ВЕНЕЦИАНСКОЕ
В Серебряном веке, коротком и ярком,
поэты любили в Венецию ездить
и с чашечкой кофе сидеть на Сан Марко
и в небе полуночном трогать созвездья.
Венеция рядом с времён Сансовино:
крылатые львы и певцы-гондольеры.
Поэты пируют, поэты пьют вина,
поэтов ещё не ведут на галеры.
И Блоку покуда не снятся двенадцать,
и пуля не скоро убьёт Гумилёва.
Поэты ещё не отвыкли смеяться
и верят в могущество вещего слова.
Не пахнет войной голубая лагуна,
собор византийский с квадригой прекрасен,
ещё не задернули занавес гунны
и хмель венецийский ещё не опасен.
И можно до слёз любоваться Джорджоне
и долго бродить по Палаццо Дукале,
стихи посвящать беглым ветреным жёнам,
катать их в гондолах, купать в Гранд-Канале…

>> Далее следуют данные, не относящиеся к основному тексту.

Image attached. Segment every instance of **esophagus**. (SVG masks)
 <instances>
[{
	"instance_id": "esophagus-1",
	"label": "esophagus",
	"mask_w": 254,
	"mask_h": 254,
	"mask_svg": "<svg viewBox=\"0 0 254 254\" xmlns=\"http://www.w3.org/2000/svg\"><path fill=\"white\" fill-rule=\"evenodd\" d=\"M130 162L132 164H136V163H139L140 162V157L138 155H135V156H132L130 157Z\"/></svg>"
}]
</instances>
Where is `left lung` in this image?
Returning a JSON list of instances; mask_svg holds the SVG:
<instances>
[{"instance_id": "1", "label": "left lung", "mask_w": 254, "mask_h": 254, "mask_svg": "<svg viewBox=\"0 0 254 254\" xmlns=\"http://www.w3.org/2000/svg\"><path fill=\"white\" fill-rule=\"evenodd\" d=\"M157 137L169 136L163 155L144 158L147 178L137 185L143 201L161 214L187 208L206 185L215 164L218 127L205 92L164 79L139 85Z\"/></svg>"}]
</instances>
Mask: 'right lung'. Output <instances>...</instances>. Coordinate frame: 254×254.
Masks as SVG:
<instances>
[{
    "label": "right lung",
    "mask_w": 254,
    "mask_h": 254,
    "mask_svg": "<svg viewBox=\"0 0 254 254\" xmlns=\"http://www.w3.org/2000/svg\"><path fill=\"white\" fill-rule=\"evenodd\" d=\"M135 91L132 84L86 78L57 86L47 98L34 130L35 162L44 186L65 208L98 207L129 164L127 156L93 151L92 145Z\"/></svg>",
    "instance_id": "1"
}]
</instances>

Поэты в Венеции пьют на пьяцетте,
война мировая вдали, как цунами.
Запомните лица их в огненном цвете!
Всё кончится с ними. Всё кончено с нами.
ТРИ СЕСТРЫ
Я запуталась в трёх сёстрах
по фамилии Суок…
Вон Олеша — ключик острый,
открывающий замок
нищенки-литературы
в коммуналке бледных див,
где звонков клавиатура
выдаёт блатной мотив.
Ай да Чехов, ай да сёстры,
с Триоле да Лилей Брик,
и чекистской коза ностры
лютый и щербатый лик,
комиссары в пыльных шлемах,
шины чёрные марусь,
плач ребёнка, кровь на стенах,
крик предсмертный: Я вернусь!
Я запуталась в трёх сёстрах
милосердья и войны…
Снова серой пахнет воздух…
Кто возьмёт хоть часть вины
на себя, на свой песочник,
на взбесившийся эфир?!
Правнук трёх сестёр — опричник —
целится в разъятый мир…
* * *
Заболеть здесь равнозначно умереть,
умереть здесь равнозначно быть убитым,
хорошо бы никогда бы не стареть,
дольче старость — для торговцев дольче витой…
Мы проходим эти дантовы круги
без вергилиев, овидиев и прочих,
все, и левые, и правые — враги,
все друг друга, не задумываясь, мочат…
У поэтов, как сказал Омар Хайям,
был такой обычай вегетарианский:
оплевали вновь своих — и по домам,
на бочок до заварухи дерибанской…
А теперь у нас, считай, уже сто лет
ни свободы нет, ни слова нет, ни счастья…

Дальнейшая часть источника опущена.